Open Niedzwiedzw opened 3 years ago
@Niedzwiedzw which approach are you using? I will try to give you instructions on how to get the relevant information without leaking the sensitive data tomorrow.
I've switched to master branch to be able to use named enum-style Ops, but now it doesn't load the document at all
thread 'parser::lotos::test_parser::test_example_files_parse' panicked at 'bad page?:
Try { file: "/home/niedzwiedz/.cargo/git/checkouts/pdf-3ef1c528a9b91eec/9e56f00/pdf/src/file.rs", line: 94, column: 19, source:
Try { file: "/home/niedzwiedz/.cargo/git/checkouts/pdf-3ef1c528a9b91eec/9e56f00/pdf/src/object/types.rs", line: 22, column: 42,
source: FromPrimitive {
typ: "Option < Content >",
field: "contents",
source: TryContext { file: "/home/niedzwiedz/.cargo
/git/checkouts/pdf-3ef1c528a9b91eec/9e56f00/pdf/src/content.rs",
line: 237, column: 21, context: [("op.as_str()", "Ok(\"BI\")")],
source: MissingEntry { typ: "InlineImage", field: "ColorSpace" } } } } }',
invoices/src/parser.rs:155:47
oh wow. an inline image. Will look into that as well.

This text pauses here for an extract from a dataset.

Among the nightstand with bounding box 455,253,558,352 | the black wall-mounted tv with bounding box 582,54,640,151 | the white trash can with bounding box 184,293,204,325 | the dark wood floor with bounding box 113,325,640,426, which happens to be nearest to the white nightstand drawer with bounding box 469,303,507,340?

I'm not creating the documents, and I can imagine the standard compliance for pdf is a MESS. for some context, I'm trying to salvage what I can from some government generated documents :D
@s3bk https://github.com/sbeckeriv/lopdf/blob/master/src/nom_parser.rs would this be useful to you at all?
I don't think we are going to switch to nom. It is great, but PDF is a mess and we already have a handwritten parser.
The PDF Reference lists ColorSpace
as a non-optional field of inline images.
And I have no intention of allowing various derivations from the specification as that is a hole without bottom.
@Niedzwiedzw you are in luck. The color_space
field is an Option
, so I went ahead and made it optional in inline images.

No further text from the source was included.